Given exercise >> Convert the stretch of records from the line containing "From the camera, what" through the line containing "84.6 inches" into a Markdown table with columns Row and Line, skipping blank lines.

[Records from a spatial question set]
## START

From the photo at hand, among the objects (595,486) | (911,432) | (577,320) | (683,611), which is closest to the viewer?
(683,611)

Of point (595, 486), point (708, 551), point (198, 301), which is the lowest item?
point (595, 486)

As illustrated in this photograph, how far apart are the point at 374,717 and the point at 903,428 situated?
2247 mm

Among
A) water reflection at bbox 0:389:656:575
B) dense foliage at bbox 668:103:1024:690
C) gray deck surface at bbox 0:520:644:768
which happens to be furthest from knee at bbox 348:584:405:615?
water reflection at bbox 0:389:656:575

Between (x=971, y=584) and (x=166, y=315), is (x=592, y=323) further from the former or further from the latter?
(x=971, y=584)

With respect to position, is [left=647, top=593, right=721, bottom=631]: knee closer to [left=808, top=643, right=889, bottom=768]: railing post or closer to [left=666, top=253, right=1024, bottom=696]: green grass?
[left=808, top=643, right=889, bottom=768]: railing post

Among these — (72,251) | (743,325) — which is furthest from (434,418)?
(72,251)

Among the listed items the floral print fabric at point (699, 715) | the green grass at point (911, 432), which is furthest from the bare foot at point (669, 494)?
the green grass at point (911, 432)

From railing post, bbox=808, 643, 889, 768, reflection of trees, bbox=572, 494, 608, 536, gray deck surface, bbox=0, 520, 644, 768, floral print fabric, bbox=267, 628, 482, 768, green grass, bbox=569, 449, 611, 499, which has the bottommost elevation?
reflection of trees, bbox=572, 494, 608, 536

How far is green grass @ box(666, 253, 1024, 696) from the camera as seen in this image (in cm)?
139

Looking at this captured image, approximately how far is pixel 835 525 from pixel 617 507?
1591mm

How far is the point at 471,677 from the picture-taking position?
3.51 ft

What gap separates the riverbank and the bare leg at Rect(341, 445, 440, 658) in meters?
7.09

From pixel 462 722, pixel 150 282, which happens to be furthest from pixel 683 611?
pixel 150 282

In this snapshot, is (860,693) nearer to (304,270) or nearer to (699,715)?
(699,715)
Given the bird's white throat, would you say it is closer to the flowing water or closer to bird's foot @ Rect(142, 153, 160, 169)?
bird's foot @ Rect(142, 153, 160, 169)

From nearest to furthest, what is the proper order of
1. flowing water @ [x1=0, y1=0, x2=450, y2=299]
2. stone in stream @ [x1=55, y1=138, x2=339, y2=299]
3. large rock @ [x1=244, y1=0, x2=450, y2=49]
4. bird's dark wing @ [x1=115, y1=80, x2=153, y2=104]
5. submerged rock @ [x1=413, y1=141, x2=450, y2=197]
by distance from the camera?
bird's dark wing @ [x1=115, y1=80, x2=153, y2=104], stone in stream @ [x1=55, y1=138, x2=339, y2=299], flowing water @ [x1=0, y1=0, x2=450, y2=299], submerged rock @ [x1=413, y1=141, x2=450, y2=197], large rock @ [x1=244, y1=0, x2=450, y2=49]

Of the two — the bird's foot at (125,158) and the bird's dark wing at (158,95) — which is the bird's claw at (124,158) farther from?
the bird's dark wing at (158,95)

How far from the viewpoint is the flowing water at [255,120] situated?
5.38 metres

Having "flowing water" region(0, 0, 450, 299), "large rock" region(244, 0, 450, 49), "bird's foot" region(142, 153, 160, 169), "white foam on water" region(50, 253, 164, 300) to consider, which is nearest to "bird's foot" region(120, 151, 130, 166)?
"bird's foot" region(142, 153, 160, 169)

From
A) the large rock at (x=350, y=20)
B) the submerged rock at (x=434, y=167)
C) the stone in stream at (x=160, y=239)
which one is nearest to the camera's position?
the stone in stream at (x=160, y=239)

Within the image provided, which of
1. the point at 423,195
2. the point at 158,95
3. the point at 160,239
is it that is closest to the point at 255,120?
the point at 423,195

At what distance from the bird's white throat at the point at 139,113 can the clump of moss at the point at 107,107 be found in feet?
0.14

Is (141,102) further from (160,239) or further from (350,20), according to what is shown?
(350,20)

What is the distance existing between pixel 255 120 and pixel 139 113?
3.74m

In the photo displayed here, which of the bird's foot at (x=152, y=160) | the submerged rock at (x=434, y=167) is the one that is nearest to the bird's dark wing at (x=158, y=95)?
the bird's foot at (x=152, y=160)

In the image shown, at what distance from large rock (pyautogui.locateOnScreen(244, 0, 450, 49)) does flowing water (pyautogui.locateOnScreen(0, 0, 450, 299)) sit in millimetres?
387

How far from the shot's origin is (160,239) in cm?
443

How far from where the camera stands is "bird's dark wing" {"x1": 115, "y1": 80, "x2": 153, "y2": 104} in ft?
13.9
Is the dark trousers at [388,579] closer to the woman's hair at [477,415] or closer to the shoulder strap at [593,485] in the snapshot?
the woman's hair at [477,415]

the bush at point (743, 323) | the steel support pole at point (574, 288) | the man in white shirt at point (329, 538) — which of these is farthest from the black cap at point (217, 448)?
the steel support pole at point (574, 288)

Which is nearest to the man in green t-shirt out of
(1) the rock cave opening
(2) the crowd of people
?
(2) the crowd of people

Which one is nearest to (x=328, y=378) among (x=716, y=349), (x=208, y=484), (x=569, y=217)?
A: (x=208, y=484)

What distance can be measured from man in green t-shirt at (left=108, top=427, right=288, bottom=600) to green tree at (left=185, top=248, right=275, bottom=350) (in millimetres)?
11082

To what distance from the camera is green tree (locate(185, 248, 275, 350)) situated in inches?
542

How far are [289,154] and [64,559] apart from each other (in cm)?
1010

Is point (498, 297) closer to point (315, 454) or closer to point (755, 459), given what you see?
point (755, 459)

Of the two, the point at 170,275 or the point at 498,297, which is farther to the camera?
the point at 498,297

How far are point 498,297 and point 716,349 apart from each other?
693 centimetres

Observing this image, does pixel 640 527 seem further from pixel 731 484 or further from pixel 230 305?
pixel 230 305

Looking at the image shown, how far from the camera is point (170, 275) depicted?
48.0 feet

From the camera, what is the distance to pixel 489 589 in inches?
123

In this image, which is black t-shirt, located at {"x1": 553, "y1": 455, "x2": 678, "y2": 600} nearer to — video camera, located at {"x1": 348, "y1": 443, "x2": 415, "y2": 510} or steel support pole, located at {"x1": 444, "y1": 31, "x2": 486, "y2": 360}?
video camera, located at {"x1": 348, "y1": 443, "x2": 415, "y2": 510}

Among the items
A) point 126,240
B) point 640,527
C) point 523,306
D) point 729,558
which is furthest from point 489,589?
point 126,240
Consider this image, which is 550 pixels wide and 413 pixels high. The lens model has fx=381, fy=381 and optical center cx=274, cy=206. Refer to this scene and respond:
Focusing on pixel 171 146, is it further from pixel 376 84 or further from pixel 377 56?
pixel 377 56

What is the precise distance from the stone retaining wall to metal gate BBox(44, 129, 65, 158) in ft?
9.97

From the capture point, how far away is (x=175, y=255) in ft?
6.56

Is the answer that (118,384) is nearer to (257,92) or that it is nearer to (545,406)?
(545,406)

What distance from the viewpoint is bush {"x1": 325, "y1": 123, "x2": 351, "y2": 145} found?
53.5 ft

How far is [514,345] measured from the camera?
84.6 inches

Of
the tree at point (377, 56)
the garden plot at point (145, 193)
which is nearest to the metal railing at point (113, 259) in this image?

## END

Solution to the exercise >>
| Row | Line |
|---|---|
| 1 | From the camera, what is the distance to pixel 489 589 in inches? |
| 2 | 123 |
| 3 | In this image, which is black t-shirt, located at {"x1": 553, "y1": 455, "x2": 678, "y2": 600} nearer to — video camera, located at {"x1": 348, "y1": 443, "x2": 415, "y2": 510} or steel support pole, located at {"x1": 444, "y1": 31, "x2": 486, "y2": 360}? |
| 4 | video camera, located at {"x1": 348, "y1": 443, "x2": 415, "y2": 510} |
| 5 | Among the items |
| 6 | A) point 126,240 |
| 7 | B) point 640,527 |
| 8 | C) point 523,306 |
| 9 | D) point 729,558 |
| 10 | which is furthest from point 489,589? |
| 11 | point 126,240 |
| 12 | Consider this image, which is 550 pixels wide and 413 pixels high. The lens model has fx=381, fy=381 and optical center cx=274, cy=206. Refer to this scene and respond: |
| 13 | Focusing on pixel 171 146, is it further from pixel 376 84 or further from pixel 377 56? |
| 14 | pixel 377 56 |
| 15 | What is the precise distance from the stone retaining wall to metal gate BBox(44, 129, 65, 158) in ft? |
| 16 | 9.97 |
| 17 | From the capture point, how far away is (x=175, y=255) in ft? |
| 18 | 6.56 |
| 19 | Is the answer that (118,384) is nearer to (257,92) or that it is nearer to (545,406)? |
| 20 | (545,406) |
| 21 | What distance from the viewpoint is bush {"x1": 325, "y1": 123, "x2": 351, "y2": 145} found? |
| 22 | 53.5 ft |
| 23 | How far is [514,345] measured from the camera? |
| 24 | 84.6 inches |